# GOALS:
- a) Repeat word for word the passage of the post on color and perception from "It is never" up to and including "different from theirs.".
- b) Answer these questions from the post on color and perception:
(i) Which company's yarns make up the warp?
(ii) What color is the weft on the left?
(iii) What three kinds of craft does the storm comparison name?

# SOURCE TEXT:
===

This is not a 'great' photo, but I was going for accuracy of colour, not 'eye candy'. To that end, I got pretty close. The warp is Peacock and Bleu Moyen from Brassard, and the weft on the left is navy while the weft on the right is a kind of periwinkle blue. The warp is the same for both, but the weft colour is shifting our perception of what we see. And the camera interprets what it 'sees' which may or may not, reflect what my eye sees.
And so it is with Life. Our perceptions can 'fool' us into seeing something that isn't accurate.
As I get older, my lifetime of experiences has given me a certain perception of what has happened. But I have to remember that all of my perceptions are filtered through my reality bubble.
What is that? What seems 'normal' to me, may be vastly different to someone else, even as they experience the same event.
Or as they say, we are not all in the same boat, we are in the same storm. Some of us may have a yacht, some of us may have a rickety boat, some of us may have a raft. And not all of us may have a life jacket.
So that storm may look very different depending on where you are standing. Or floating.
Every once in a while I get yanked out of my reality bubble by someone who has a different set of experiences forming *their* reality bubble. Sometimes it is a gentle suggestion that I re-think my attitude. Sometimes it is not-so-gentle.
It is never comfortable to be reminded that others have different experiences, different realities, that make my life look very different from theirs.
It may be a desire to defend myself that I need to overcome, when the appropriate response is to be quiet, think before I speak, and open my heart and mind to hear what the other person is really saying.

===

# EXCERPTED RECORDS:
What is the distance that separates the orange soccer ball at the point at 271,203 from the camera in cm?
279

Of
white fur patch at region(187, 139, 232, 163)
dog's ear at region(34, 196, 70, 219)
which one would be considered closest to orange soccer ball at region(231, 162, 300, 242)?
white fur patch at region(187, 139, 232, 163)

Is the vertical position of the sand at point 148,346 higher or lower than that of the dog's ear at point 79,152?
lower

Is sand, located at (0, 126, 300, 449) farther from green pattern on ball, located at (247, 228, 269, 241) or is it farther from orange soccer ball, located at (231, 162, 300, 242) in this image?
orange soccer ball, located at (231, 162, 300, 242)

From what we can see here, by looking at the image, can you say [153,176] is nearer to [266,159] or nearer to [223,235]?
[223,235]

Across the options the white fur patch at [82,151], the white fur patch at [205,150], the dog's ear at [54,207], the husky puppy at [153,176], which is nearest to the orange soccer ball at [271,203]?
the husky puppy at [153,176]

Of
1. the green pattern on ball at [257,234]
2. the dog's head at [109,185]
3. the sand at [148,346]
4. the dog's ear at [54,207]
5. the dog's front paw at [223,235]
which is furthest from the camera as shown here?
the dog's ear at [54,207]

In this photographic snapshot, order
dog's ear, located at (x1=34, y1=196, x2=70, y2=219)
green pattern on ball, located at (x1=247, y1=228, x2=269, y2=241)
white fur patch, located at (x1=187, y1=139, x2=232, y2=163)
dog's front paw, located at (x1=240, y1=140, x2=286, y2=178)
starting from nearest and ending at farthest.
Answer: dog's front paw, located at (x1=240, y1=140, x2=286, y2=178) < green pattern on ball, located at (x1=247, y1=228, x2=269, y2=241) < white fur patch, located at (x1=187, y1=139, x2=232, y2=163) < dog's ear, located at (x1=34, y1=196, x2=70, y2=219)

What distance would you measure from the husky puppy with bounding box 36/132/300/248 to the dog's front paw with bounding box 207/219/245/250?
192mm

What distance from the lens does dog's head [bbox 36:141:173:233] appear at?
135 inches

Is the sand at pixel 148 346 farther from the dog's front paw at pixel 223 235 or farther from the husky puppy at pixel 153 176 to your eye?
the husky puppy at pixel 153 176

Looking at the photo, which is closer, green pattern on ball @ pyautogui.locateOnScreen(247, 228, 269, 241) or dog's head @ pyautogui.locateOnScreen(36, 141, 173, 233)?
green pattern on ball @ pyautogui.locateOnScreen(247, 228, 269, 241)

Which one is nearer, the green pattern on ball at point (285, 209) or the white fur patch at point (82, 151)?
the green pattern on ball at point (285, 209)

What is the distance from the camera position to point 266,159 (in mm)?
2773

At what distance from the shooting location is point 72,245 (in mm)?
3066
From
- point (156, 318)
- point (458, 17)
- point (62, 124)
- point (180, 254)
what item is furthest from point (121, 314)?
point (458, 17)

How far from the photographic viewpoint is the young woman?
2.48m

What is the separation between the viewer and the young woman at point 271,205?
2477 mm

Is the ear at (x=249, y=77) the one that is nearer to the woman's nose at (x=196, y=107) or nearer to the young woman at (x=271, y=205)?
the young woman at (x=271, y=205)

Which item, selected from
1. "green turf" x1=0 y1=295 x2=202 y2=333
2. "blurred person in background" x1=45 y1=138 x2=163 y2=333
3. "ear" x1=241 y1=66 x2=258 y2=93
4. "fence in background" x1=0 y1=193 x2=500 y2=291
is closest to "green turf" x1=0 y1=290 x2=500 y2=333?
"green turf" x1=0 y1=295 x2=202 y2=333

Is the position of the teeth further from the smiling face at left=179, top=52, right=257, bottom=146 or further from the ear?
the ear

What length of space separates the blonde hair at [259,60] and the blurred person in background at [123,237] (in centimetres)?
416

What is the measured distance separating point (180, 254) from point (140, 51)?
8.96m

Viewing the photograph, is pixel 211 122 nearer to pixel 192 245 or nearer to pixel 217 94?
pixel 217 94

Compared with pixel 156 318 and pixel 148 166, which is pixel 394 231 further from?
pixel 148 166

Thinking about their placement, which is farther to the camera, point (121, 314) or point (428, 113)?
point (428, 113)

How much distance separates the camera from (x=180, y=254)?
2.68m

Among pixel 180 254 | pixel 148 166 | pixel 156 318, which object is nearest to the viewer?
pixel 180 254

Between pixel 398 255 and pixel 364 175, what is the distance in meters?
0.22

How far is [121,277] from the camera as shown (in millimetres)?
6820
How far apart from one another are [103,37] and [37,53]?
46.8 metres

===

# ANSWERS:
- a)
It is never comfortable to be reminded that others have different experiences, different realities, that make my life look very different from theirs.

- b)
(i) Brassard
(ii) Navy
(iii) A yacht, a rickety boat, and a raft